===== EXERCISE PASSAGE =====
One of the first decisions on a serious residential or commercial project is how to procure it. Two routes dominate in the UK: traditional procurement, where the design team and the builder are separate parties under separate appointments; and design and build, where a single team takes responsibility for both. Each has a place. Choosing the wrong one for a particular project is one of the more expensive mistakes a client can make.
Traditional procurement
Under traditional procurement, the client appoints an architect (and usually a structural engineer, services consultant and quantity surveyor) to develop the design. Once the drawings are sufficiently complete, contractors are invited to tender. The successful contractor builds what the design team has specified, with the design team continuing to administer the contract.
What it does well
- Design intent is protected by an independent design team throughout construction.
- Tendering on a fully designed scheme produces highly comparable competitive bids.
- The client retains direct relationships with their design team for the duration.
Where it strains
- The contractor has no input into buildability during the design stage, which can produce specifications that are awkward or expensive to build.
- Variations during construction tend to be slow and contractually formal.
- Programme is longer because design and tender precede construction sequentially.
Design and build
Under design and build, a single contractor (often working with their in-house or appointed design team) takes responsibility for both the design and its delivery. The client signs one contract, with one accountable party, for the whole scheme.
What it does well
- A single point of accountability removes the most common source of construction-stage friction.
===== INFORMATION =====
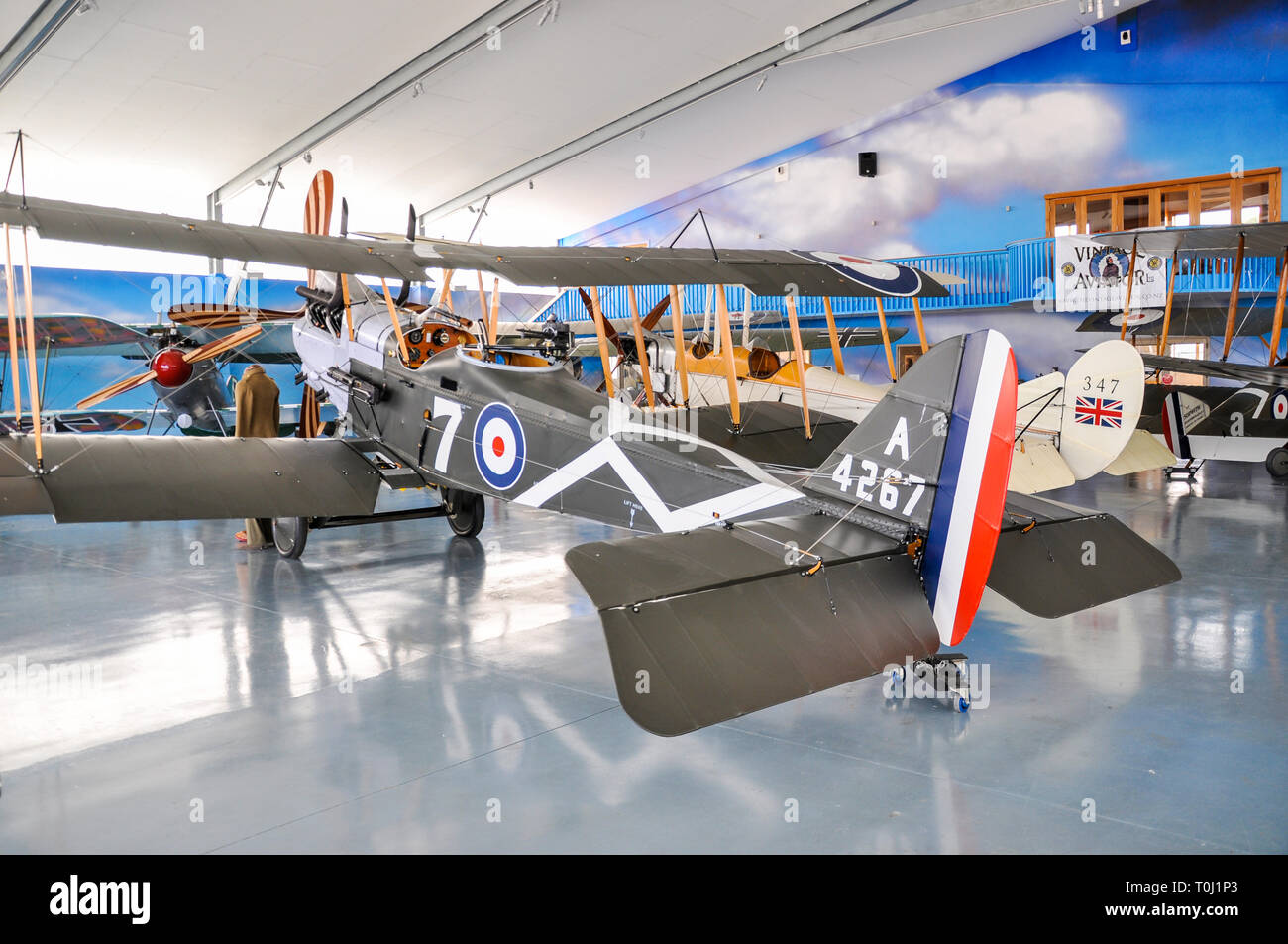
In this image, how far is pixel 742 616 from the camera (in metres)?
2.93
=====
===== INFORMATION =====
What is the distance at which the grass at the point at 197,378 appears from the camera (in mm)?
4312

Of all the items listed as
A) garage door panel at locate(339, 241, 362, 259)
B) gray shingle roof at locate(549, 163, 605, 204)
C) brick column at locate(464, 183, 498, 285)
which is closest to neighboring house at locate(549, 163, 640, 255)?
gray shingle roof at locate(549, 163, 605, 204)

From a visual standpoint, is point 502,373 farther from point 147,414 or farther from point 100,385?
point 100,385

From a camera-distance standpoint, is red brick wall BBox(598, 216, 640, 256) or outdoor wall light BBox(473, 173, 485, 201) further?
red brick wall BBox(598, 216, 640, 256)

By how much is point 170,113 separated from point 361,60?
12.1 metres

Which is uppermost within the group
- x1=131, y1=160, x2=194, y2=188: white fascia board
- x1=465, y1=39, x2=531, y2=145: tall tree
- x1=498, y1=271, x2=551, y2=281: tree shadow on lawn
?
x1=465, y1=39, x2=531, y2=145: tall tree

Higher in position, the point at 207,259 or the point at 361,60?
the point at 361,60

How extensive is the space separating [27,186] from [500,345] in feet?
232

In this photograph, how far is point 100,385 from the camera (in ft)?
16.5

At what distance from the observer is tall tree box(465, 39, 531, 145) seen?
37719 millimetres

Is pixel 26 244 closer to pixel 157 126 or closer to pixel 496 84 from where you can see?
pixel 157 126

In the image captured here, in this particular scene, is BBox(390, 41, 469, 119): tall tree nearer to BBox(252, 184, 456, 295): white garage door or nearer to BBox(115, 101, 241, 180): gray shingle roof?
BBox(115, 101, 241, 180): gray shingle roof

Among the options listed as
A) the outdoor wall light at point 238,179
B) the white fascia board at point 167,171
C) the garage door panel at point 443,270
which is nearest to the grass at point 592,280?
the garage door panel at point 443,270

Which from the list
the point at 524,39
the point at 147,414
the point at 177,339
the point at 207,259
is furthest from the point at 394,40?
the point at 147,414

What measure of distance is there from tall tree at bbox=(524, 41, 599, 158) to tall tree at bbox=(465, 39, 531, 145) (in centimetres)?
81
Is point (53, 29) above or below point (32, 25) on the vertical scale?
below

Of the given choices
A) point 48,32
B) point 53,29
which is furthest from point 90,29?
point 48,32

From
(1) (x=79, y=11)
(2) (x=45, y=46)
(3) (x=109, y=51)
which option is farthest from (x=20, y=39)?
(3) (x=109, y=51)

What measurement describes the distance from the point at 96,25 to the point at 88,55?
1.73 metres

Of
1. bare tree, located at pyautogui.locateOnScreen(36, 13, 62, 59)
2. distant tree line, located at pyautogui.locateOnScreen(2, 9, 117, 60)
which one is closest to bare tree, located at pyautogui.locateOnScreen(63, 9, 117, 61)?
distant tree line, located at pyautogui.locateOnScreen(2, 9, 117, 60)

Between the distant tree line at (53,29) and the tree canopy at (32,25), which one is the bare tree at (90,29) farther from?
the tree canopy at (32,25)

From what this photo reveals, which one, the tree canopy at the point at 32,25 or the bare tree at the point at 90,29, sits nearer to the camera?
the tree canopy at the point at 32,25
=====
• _PARTS OF THE EXERCISE_
**a.** Output the passage on construction procurement word for word, from "- The client" to "and contractually formal.".
**b.** Pick up the passage on construction procurement at its last sentence and continue writing it.
The data were taken from an unrelated source.

• _ANSWERS BY TASK_
**a.**
- The client retains direct relationships with their design team for the duration.
Where it strains
- The contractor has no input into buildability during the design stage, which can produce specifications that are awkward or expensive to build.
- Variations during construction tend to be slow and contractually formal.

**b.**
- Design and build are coordinated continuously, so buildability is considered throughout.
- Programmes can overlap design and construction, often delivering the project faster.
- Cost certainty is established earlier, because the contractor owns the design assumptions.
Where it strains
- The client must trust the contractor's design team to protect design intent — which makes contractor selection critical.
- Comparing competitive design-and-build bids is harder, because each contractor's design proposal is different.
- If the design is not sufficiently developed before contract signature, the eventual specification can drift from the original brief.
The route is less important than the team. A good traditional team will outperform a weak design-and-build team, and vice versa.
How we usually advise clients
Traditional procurement tends to suit projects where design intent is the dominant priority and the client has a long-standing architect they want to lead the work. Listed buildings, design-led residential refurbishments and projects with strong heritage constraints often fall into this category.
Design and build tends to suit projects where programme certainty, cost certainty and single-team accountability matter most — typically larger residential schemes, commercial fit-outs with operational deadlines, hospitality projects, and clients who prefer a single relationship rather than coordinating multiple consultants.
A third route — sometimes called contractor-led design and build with a client's design advisor — combines elements of both: a design and build contractor delivers the project, but an independent design advisor protects the client's interests on quality and intent. For private clients commissioning their first major project, this hybrid is often the right answer.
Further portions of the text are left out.